Some of the statements in the post seem odd to me though.
- 5% of system-wide cycles spent in function prologues/epilogues? That is wild, it can't be right.
- Is using the whole 8 bytes right for the estimate? Pushing the stack pointer is the first instruction in the prologue and it's literally 1 byte. Epilogue is symmetrical.
- Even if we're in the prologue, we know that we're in a leaf call, we can still resolve the instruction pointer to the function, and we can read the return address to find the parent, so what information is lost?
When it comes to future alternatives, while frame pointers have their own problems, I think that there are still a few open questions:
- Shadow stacks are cool but aren't they limited to a fixed number of entries? What if you have a deeper stack?
- Is the memory overhead of lookup tables for very large programs acceptable?
Current available hardware yes. But I think some of the future Intel stuff was going to allow for much larger depth.
> Is the memory overhead of lookup tables for very large programs acceptable?
I don't think SFrame is as "dense" as DWARF as a format so you trade a bit of memory size for a much faster unwind experience. But you are definitely right that this adds memory pressure that could otherwise be ignored.
Especially if the anomalies are what they sound like, just account for them statistically. You get a PID for cost accounting in the perf_event frame anyway.
I believe it's because of the landing pad for Control Flow Integrity which basically all functions now need. Grabbing main() from a random program on Fedora (which uses frame pointers):
0000000000007000 <main>:
7000: f3 0f 1e fa endbr64 ; landing pad
7004: 55 push %rbp ; set up frame pointer
7005: 48 89 e5 mov %rsp,%rbp
It's not much of an issue in practice as the stack trace will still be nearly correct, enough for you to identify the problematic area of the code.> - Shadow stacks are cool but aren't they limited to a fixed number of entries? What if you have a deeper stack?
Yes shadow stacks are limited to 32 entries on the most recent Intel CPUs (and as little as 4 entries on very old ones).
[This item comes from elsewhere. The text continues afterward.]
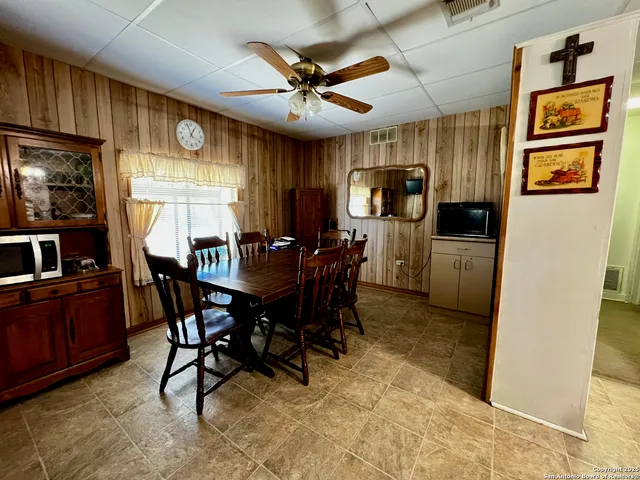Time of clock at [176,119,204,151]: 12:57
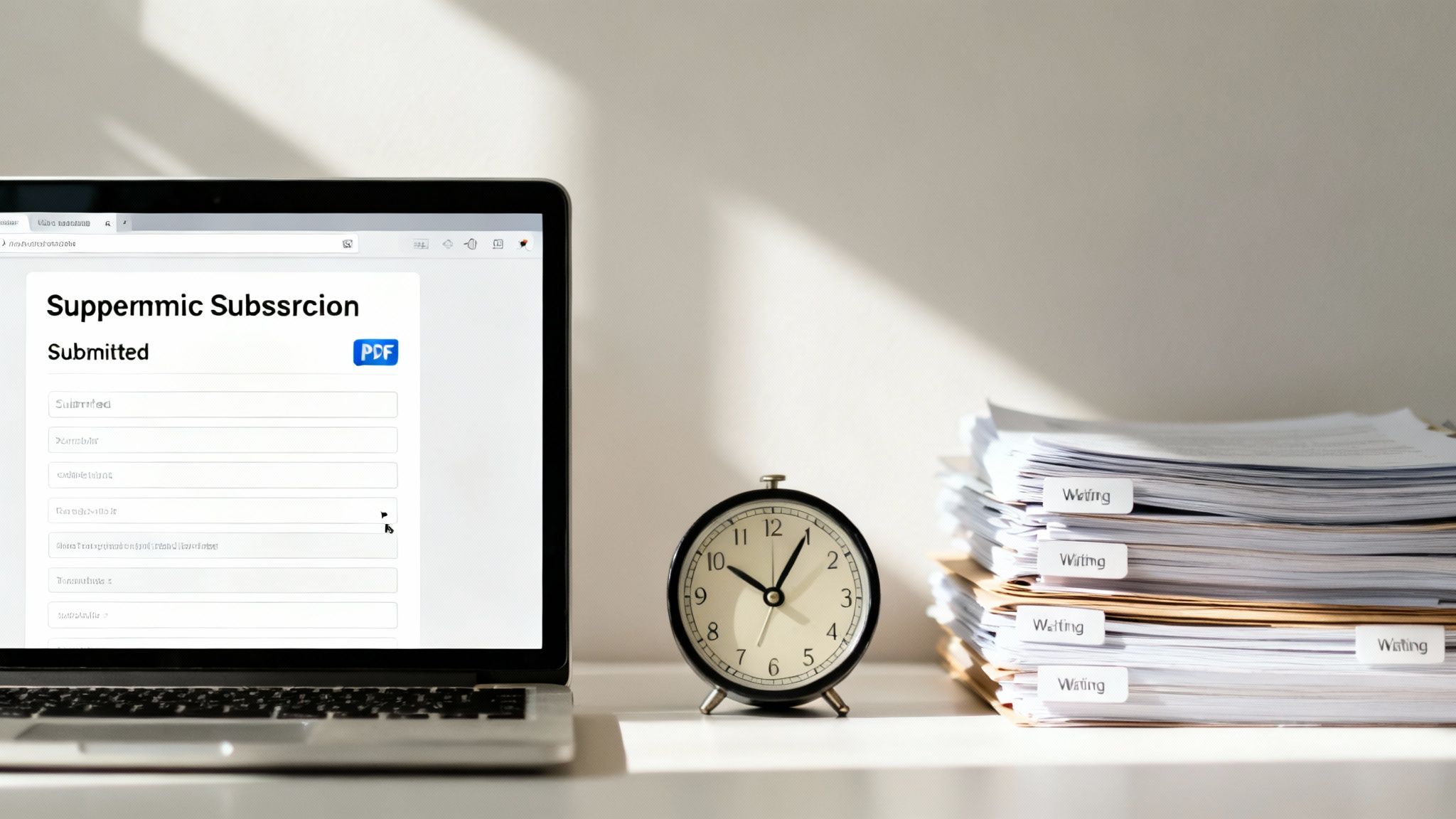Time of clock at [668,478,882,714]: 10:04
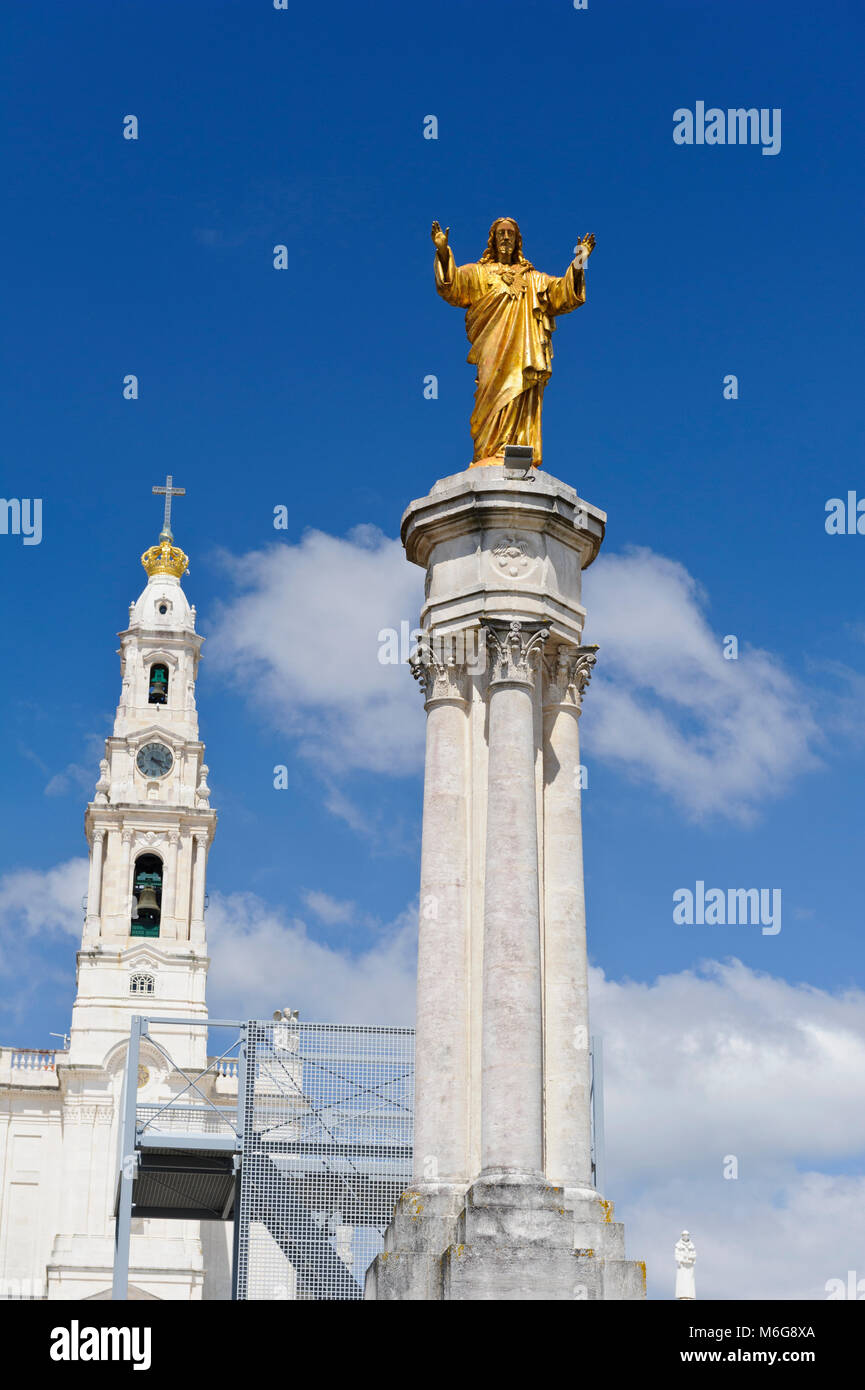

However they are basically cost free so that's a big advantage.
I think SFrame is a sensible middle ground here. It's saner than DWARF and has a long history of use in the kernel so we know it will work.
TBH I wouldn't be surprised on x86. There are so many registers to be pushed and popped due to the ABI, so every time I profile stuff I get depressed… Aarch64 seems to be better, the prologues are generally shorter when I look at those. (There's probably a reason why Intel APX introduces push2/pop2 instructions.)
Temporary solutions have a way of becoming permanent. I was against the recent frame pointer enablement on the grounds of moral hazard. I still think it would have been better to force the ecosystem to get its act together first.
Another factor nobody is talking about is JITed and interpreted languages. Whatever the long-term solution might be, it should enable stack traces that interleave accurate source-level frame information from native and managed code. The existing perf /tmp file hack is inadequate in many ways, including security, performance, and compatibility with multiple language runtimes coexisting in a single process.
But, at least from the GNOME side of things, we've been complaining about it for roughly 15 years and kept getting push-back in the form of "we'll make something better".
Now that we have frame-pointers enabled in Fedora, Ubuntu, Arch, etc we're starting to see movement on realistic alternatives. So in many ways, I think the moral hazard was waiting until 2023 to enable them.